Nel settore immobiliare commerciale, la maggior parte degli errori non è commessa con intenti malevoli. Sono dovuti all'inesperienza, all'eccessiva sicurezza di sé o al fatto che è la prima volta che qualcuno si trova ad affrontare una decisione di tale portata. E questo accade più spesso di quanto si possa pensare.

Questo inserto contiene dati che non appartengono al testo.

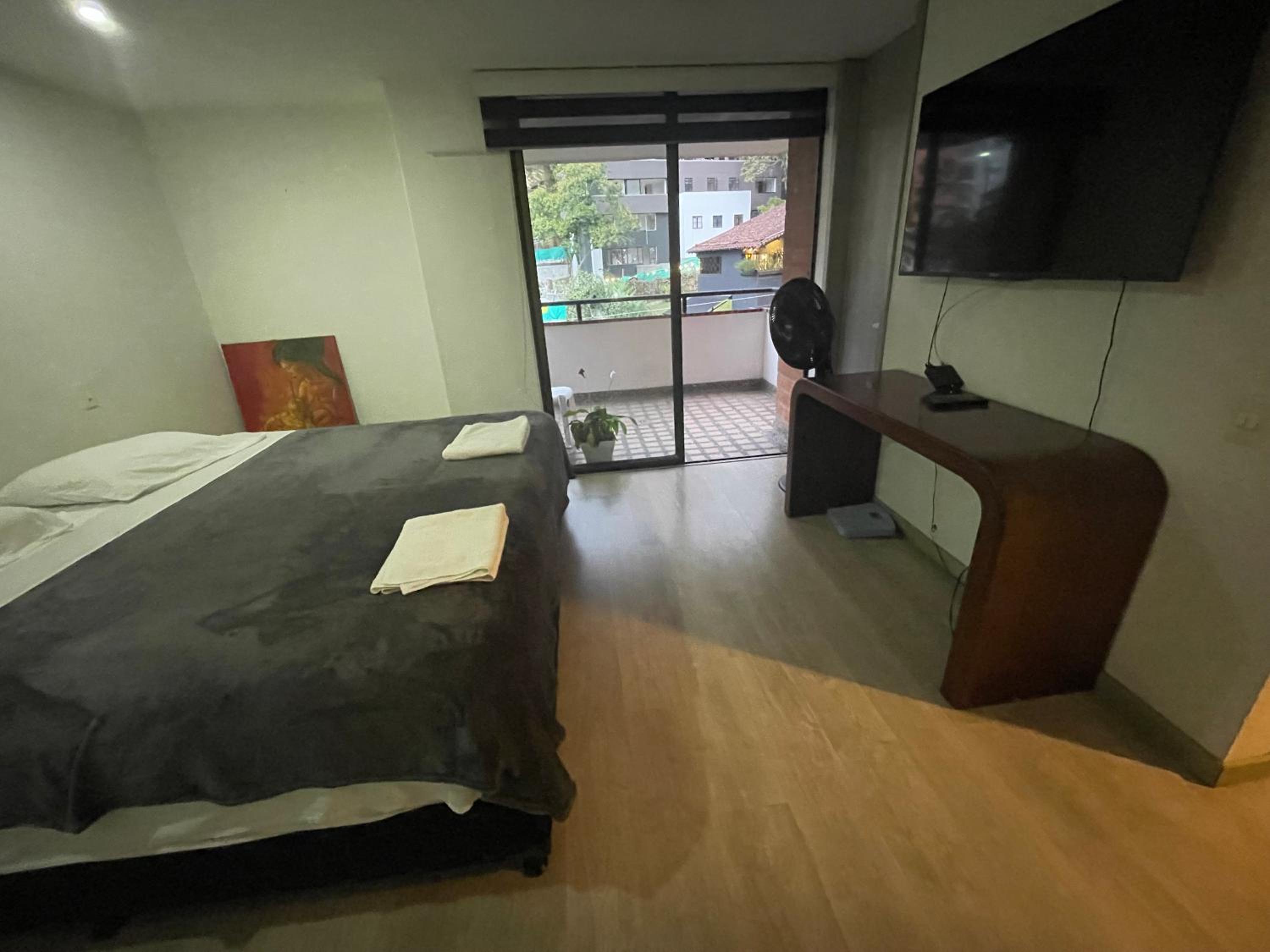 Apartamento cómodo , grande en Poblado Medellín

La "prima volta" esiste anche nel mondo degli affari
Alcune aziende sono rimaste nella stessa sede per 30, 40 o 50 anni. Altre hanno ereditato una proprietà di famiglia che non era mai stata gestita professionalmente. Alcune si stanno espandendo per la prima volta. Altre si trasferiscono dopo decenni di inattività. E improvvisamente, il presidente, il consiglio di amministrazione o l'erede si trovano di fronte a un'importante decisione immobiliare... per la prima volta. È qui che iniziano gli errori. Questo processo è molto simile a quando una coppia si sposa per la prima volta, quando qualcuno lascia la casa di famiglia o quando una persona compra la sua prima casa. C'è entusiasmo. C'è aspettativa. E spesso, c'è poca vera pianificazione.
Errori tipici di chi lo fa per la prima volta
Nel mercato immobiliare commerciale, questi sono alcuni schemi che si ripetono di continuo: sottovalutare i costi reali; non calcolare correttamente ristrutturazioni, adattamenti, manutenzione, assicurazione, tasse, servizi o spese di gestione; pensare che una proprietà indipendente sia "più economica" senza considerare che ora bisogna farsi carico di tutto: elettricità, serbatoio dell'acqua, pompe, sicurezza, giardinaggio, riparazioni, permessi.
Prendere decisioni basandosi sulle emozioni: attaccamento al settore, alla storia dell'immobile, al "dove siamo sempre stati", anche se non è più funzionale all'attività. Voler fare tutto internamente: "ce ne occuperemo noi", "perché pagare qualcuno?", "lo so già". Cercare di risparmiare oggi che costerà molto di più domani. Evitare le parcelle dei professionisti per poi dover pagare per sforamenti di budget, errori di costruzione, problemi legali o la necessità di traslocare prima del previsto. Il problema non è non sapere. Il problema è non accettare di non sapere.
Il costo reale non è sempre indicato nel contratto
Quando una decisione immobiliare si rivela sbagliata, il colpo non si limita sempre all'affitto o al prezzo di acquisto. Il vero costo si manifesta in team demotivati, elevato turnover del personale, calo della produttività, stress operativo, trasferimenti prematuri, conflitti interni e un inutile esaurimento dei dirigenti. Molte aziende non falliscono a causa dell'attività in sé, ma a causa dello spazio in cui cercano di operare .
L'errore più costoso: non chiedere consiglio
C'è una frase che riassume molti anni di esperienza:l'errore più costoso nel settore immobiliare commerciale è credere di poter fare tutto da soli. In questo tipo di decisioni, nessuno dovrebbe agire in solitudine. Un processo ben eseguito in genere coinvolge periti, ingegneri, architetti, geometri, consulenti legali, consulenti fiscali, specialisti di allestimento e design e agenti immobiliari con esperienza concreta nel settore. Questo non per complicare il processo, ma per evitare errori che costano molto più di qualsiasi onorario.
La maturità aziendale consiste nel saper chiedere aiuto
Le aziende che prendono decisioni immobiliari oculate non sono necessariamente quelle che "ne sanno di più". Sono quelle che sanno circondarsi delle persone migliori. Comprendono che non tutte le decisioni sono dettate dalle emozioni, non tutti i risparmi sono intelligenti e non tutta l'esperienza personale è applicabile a un bene aziendale. Accettare che sia la prima volta non è una debolezza, ma il primo passo verso una buona decisione.
Riflessioni finali
Nel settore immobiliare commerciale, non esistono decisioni di poco conto. Ci sono decisioni che possono favorire o ostacolare la crescita di un'intera attività. In questo ambito, agire in autonomia si traduce quasi sempre in costi maggiori. Il vero risparmio sta nell'evitare errori prevenibili.